Из-за Ифраимова очередь двигалась вдвое медленнее, чем могла бы, де Сталь отнимала у меня столько же времени, сил, сколько и все остальные, но ради чего? Он знал, что сейчас я стараюсь записывать только то, что относится к больнице, к нашим старикам, на большее у меня просто нет сил. Конечно, мне давно надо было с ним поговорить, но я не решался, мне было неудобно, и потом я каждый раз ждал, что вот сегодня он сам скажет, как-то объяснится. Однажды я все же собрался, но он вдруг встал и пошел к двери, кричать же в спину показалось глупо. За последние полторы недели я очень устал и мечтал об одном — выспаться, я думать ни о чем не мог, кроме как о том, чтобы выспаться, и день, когда Ифраимов наконец оборвал свое повествование, стал для меня огромным облегчением.
Первую ночь без разговора о де Сталь я спал как убитый, проснулся свежий, бодрый и потом до вечера много и хорошо работал. В тот день я вместо двоих пропустил четырех человек, очередь продвинулась, мне это было, конечно, приятно, да и больные повеселели. Они, особенно те, кто в хвосте, стояли, уже ни во что не веря, ни на что не надеясь, но в них была та же решимость, что и в военных очередях за хлебом: вдруг все-таки будут давать? вдруг будет чудо? Потому что дома этого чуда и быть не могло, а здесь — да. И тут очередь, как говорится, пошла, они пересчитали, и получилось, что если и дальше будет как сегодня, то я до конца февраля успею исповедать чуть ли не всех. Вера последних передалась другим, ведь это значило, что Господу нужны все человеческие жизни, все до одной, а не только жизни праведных и избранных.
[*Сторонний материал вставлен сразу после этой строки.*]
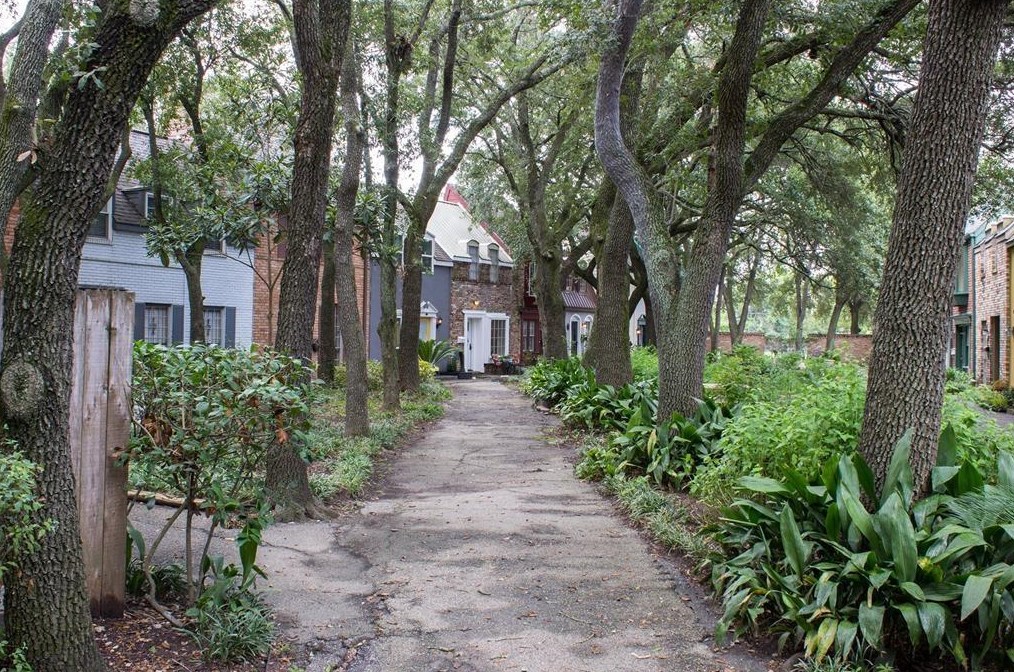 5217 Arboles Dr Apt D, Houston, TX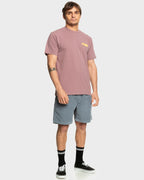 Mens Boxed Out T-Shirt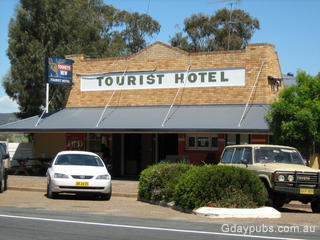 Tourist Hotel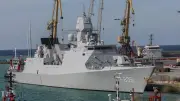 Sicherheitspanne: Bluetooth-Postkarte verriet Position von Nato-Kriegsschiff im Mittelmeer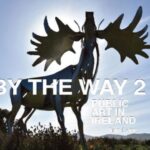 by the way 2 : public art in ireland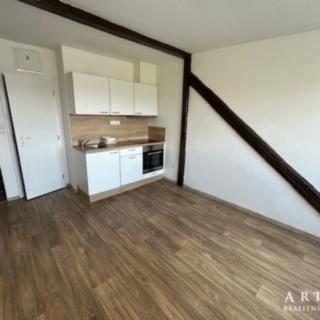 Pronájem bytu 1+kk a garsoniéry 28 m² Brno, Merhautova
Боясь, что Господь может передумать, я начал спешить, писал и стенографировал очень быстро, правда, мне пока хватало такта никого не торопить, я по-прежнему и выслушивал, и записывал, что говорили больные, дословно. Да и нужды в подстегивании не было, они давно стеснялись, что занимают столько моего времени, стыдились они и своих, которые стояли рядом. Подгоняя себя, они переходили то на причитания, то на скороговорку, комкали слова, проглатывали целые куски жизни, так что, наоборот, мне приходилось их замедлять, а когда я терял нить, и вовсе останавливать, возвращать вспять. В них было много кротости и благородства, каждый, кто исповедовался, больше думал не о себе, а о том, что если кто-то другой не успеет выговориться, не будет записана жизнь, возможно, для Бога более важная, чем его собственная. В них появилась новая вина, и в ней они каялись, просили прощения. По-настоящему они хотели одного — примириться с теми, кто стоял рядом, и тихо уйти.
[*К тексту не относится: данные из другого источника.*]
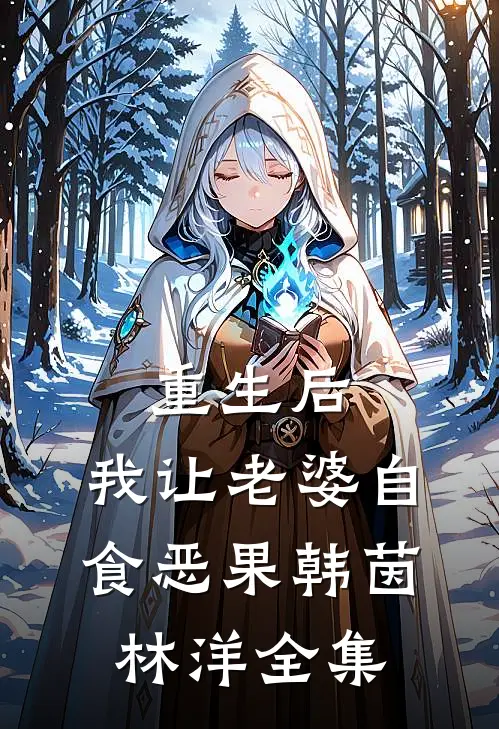 重生后，我让老婆自食恶果韩茵林洋 全集
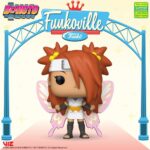 Funko Pop! Animation Boruto Cho-Cho (SDCC 2022) #1159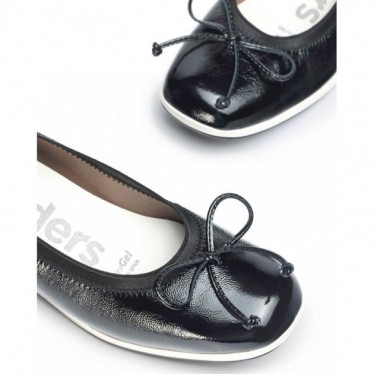 MARAVILHAS DANÇARINA MALEA II A-2711 NEGRO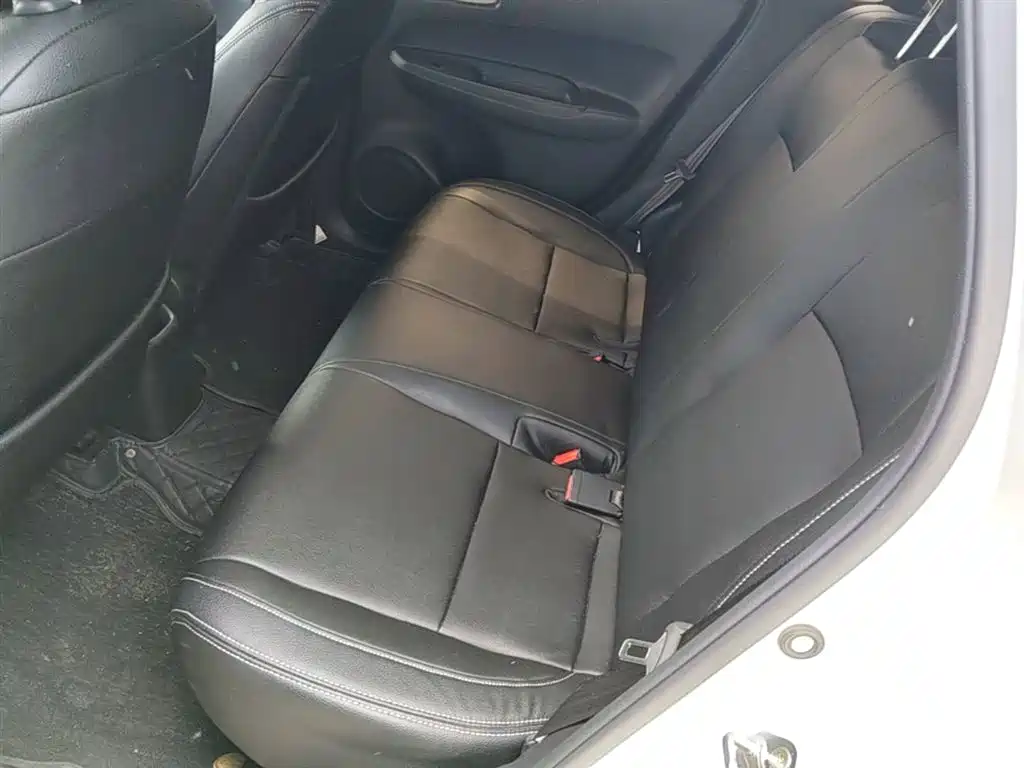 Honda Fit 2022 — фото 16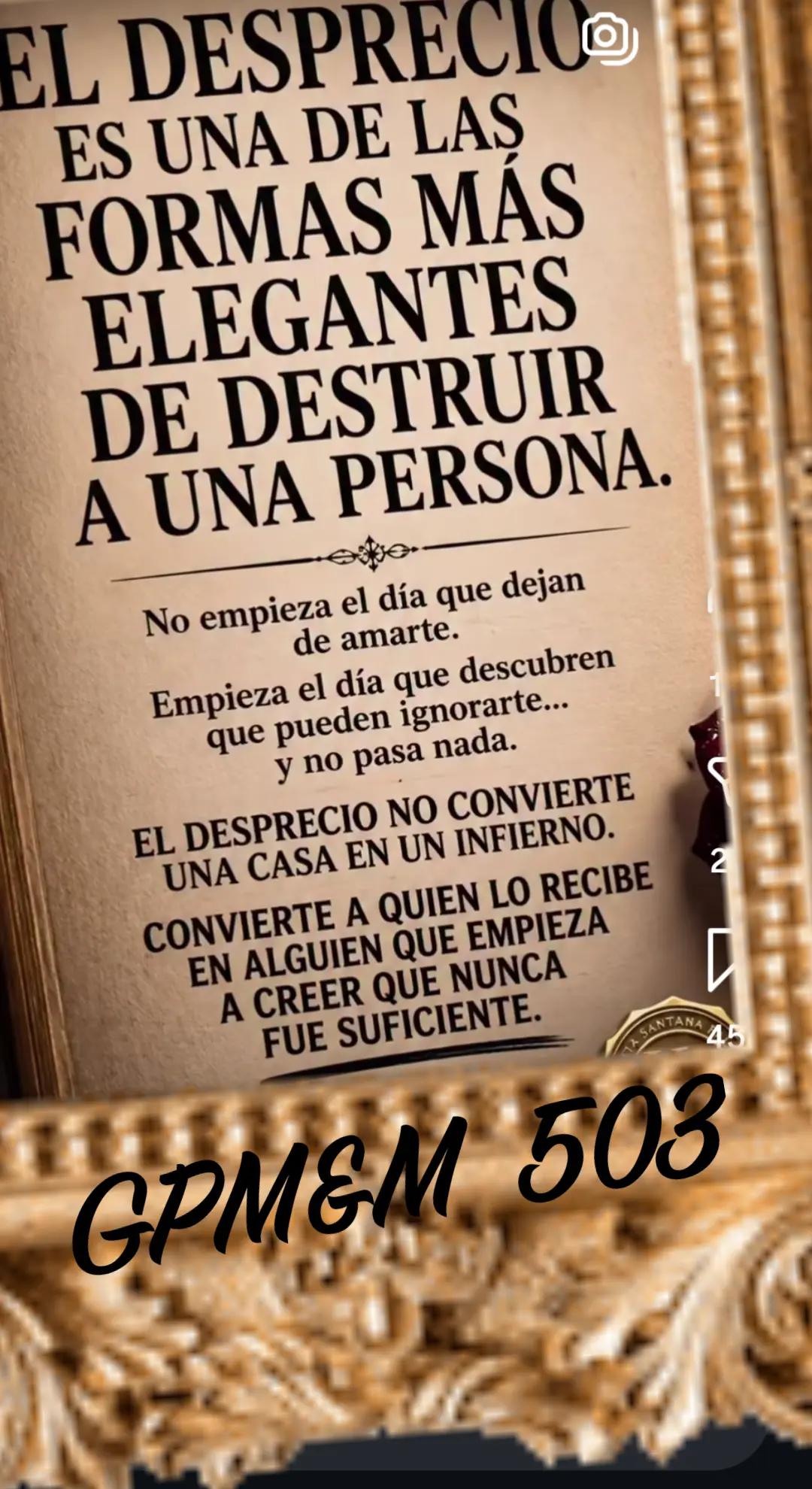 @gpm&m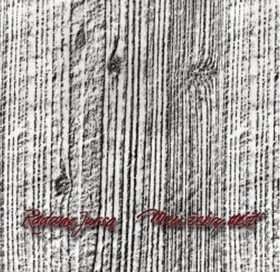 Kniha Mezi žebry dest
Конечно, старики не походили на обычную очередь: в них не было радости, что вот я успел, прорвался; они понимали, что жизнь одного — лишь малый кусочек, а выжить, спастись они могут только как целое, я даже думаю, что они собирались и весь день вот так стояли не потому, что боялись потерять место. Они хотели и себе, и мне, и Богу показать, что это раньше они были отдельными людьми — людьми, и жизнью и болезнью отделенными друг от друга, теперь же они вместе, теперь они будут всегда вместе, возврата к прошлому нет. Они чтили справедливость, но мне казалось, что если бы кто-то попросил пропустить его вперед, они бы на это пошли, даже не стали бы спрашивать, почему, по какому праву. Они сделались очень хороши, очень ласковы и нежны друг к другу — ведь они стояли за любовью, знали, что одна она может спасти, и хотели, чтобы в мире ее было больше, чтобы ее хватило на каждого. И сами они тоже были готовы любить.
Так продолжалось несколько дней, все шло хорошо, на редкость хорошо. Записывал я теперь куда профессиональнее, у меня появилось много своих секретов и совершенствований, и расшифровывал я тоже быстрее, поэтому успевал много, причем даже не очень уставал. А потом как-то вечером, когда я ничего плохого не ждал, даже думать о нем забыл, в меня опять вернулся страх.
Я испугался не количества работы, хотя и она сделана была лишь на пятую часть, я вдруг понял и ужаснулся самому себе, тому, что мне могло прийти в голову, что я поверил, будто у меня хватит любви на всех этих людей, хватит сил всех их полюбить — у меня одного. Я ведь на это подрядился, именно это обещал Господу, а не простую запись их исповедей. Я увидел, как мало во мне любви; я просто писал и писал, иногда мне было интересно, и тогда я слушал и писал с удовольствием, иногда — не очень; я относился к больным хорошо, сочувствовал им, гордился, что и те, кто мне любопытен и кто нет, для меня равны, но разве здесь была любовь?